The next year, Nelson broke the 440 national record and tied the 220 record at the regional meet in Odessa, and he climaxed his great high school career by winning the 440, the 220 and anchoring the winning mile relay team, all in the span of 37 minutes. That was good enough to win the title again.
Nelson said that Andrews had a party recently for his track coach, Max Goldsmith, on his 85th birthday, and the place was packed. Goldsmith also was a key figure in getting me interested in the sport and to be called a Track Nut.
Abilene High trackmen in those years ran against the Mustangs, and it was usually close. Stands were almost full when they locked horns in several meets a year. It would make anyone a follower of the sports. Thanks, coach. Thanks, Ted.
n Wondering whatever happened to found former Sweetwater football standout Gabe Cherry back in his hometown helping run the Family RV Center with his brother Grant and his father Gil.
Gabe started the business a few years ago and it has been a challenge at times, but it is successful. He graduated from Texas Tech in 2004, some nine years after his high school graduation, but he says that's another story.
Coach W.T. Stapler and some fans from Sweetwater were talking at the Big Country Hall of Fame about how good an athlete Gabe was and what he meant to the team.
n J.J. Griffin, who played football at Madison Middle School and at Permian High School, graduated cum laude from Texas Tech in December. He was on the football squad at Cisco Junior College for two years as a wide receiver and had been on the Tech squad one year.
He has one year of eligibility left, and he is going to use it next year while he continues to work on his master's degree in exercise and sports science. He was no stranger to some of the Tech coaches as his dad Gary and Tech head coach Mike Leach were on the same staff at Valdosta State and Gary and Tech defensive coordinator Ruffin McNeil were together at Appalachian State.
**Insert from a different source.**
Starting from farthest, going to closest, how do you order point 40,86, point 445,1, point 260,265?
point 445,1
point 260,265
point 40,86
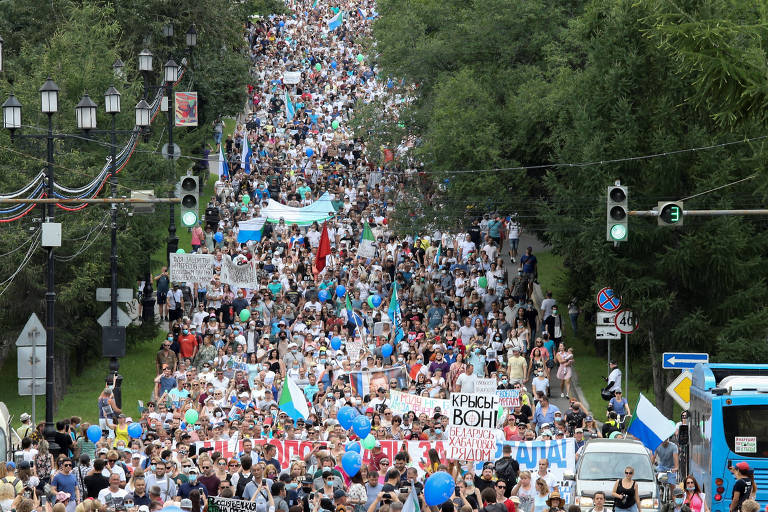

J.J. has been awarded excellence in academics awards both years at Tech.
n Longtime Abilene Christian Bible professor Dr. Tony Ash may have been the only college teacher to have two major league Cy Young pitchers in his classes. And they both won the honor in the same year.
Roger Clemens was in Ash's class as a freshman at the University of Texas in the early 1980s. Clemens pitched the Longhorns to the College World Series title in 1983, and then went on to win more than 300 games in the majors. He won his first American League Cy Young in 1986 with the Boston Red Sox.
Ash earlier had Mike Scott in his freshman Bible class in the 1970s at Pepperdine University in California. Scott unveiled the forkball pitch on baseball, and in 1986 he won the National League Cy Young Award as the No. 1 starter for the Houston Astros.
The professor didn't say what grade each received.
n Former ACU decathlete Stephen Moore has resumed his training in an attempt to qualify for the 2008 U.S. Olympic Trials scheduled June 27 to July 6 in Eugene, Ore.
He was well on his way to qualifying after scoring 4,127 points the first day at the David Noble Relays in San Angelo a few weeks ago.
However, he pulled a hamstring muscle in the first event of the second day, the high hurdles, and that ended his competition. Moore is a former NCAA Division II and Pan American Games champion in the decathlon.
n End of quote: Peter Morris' new book "Didn't We Have Fun?" tells this about former major league pitcher Jim Kaat, now a broadcaster:
Kaat used an illegal homemade substance made of resin and turpentine to get a better grip on the baseball. An umpire saw the substance on his hand, approached the mound and said, "Lefty, you are putting a foreign substance on the ball. That's illegal."
Kaat replied, "That is not a foreign substance. It's made in North Carolina."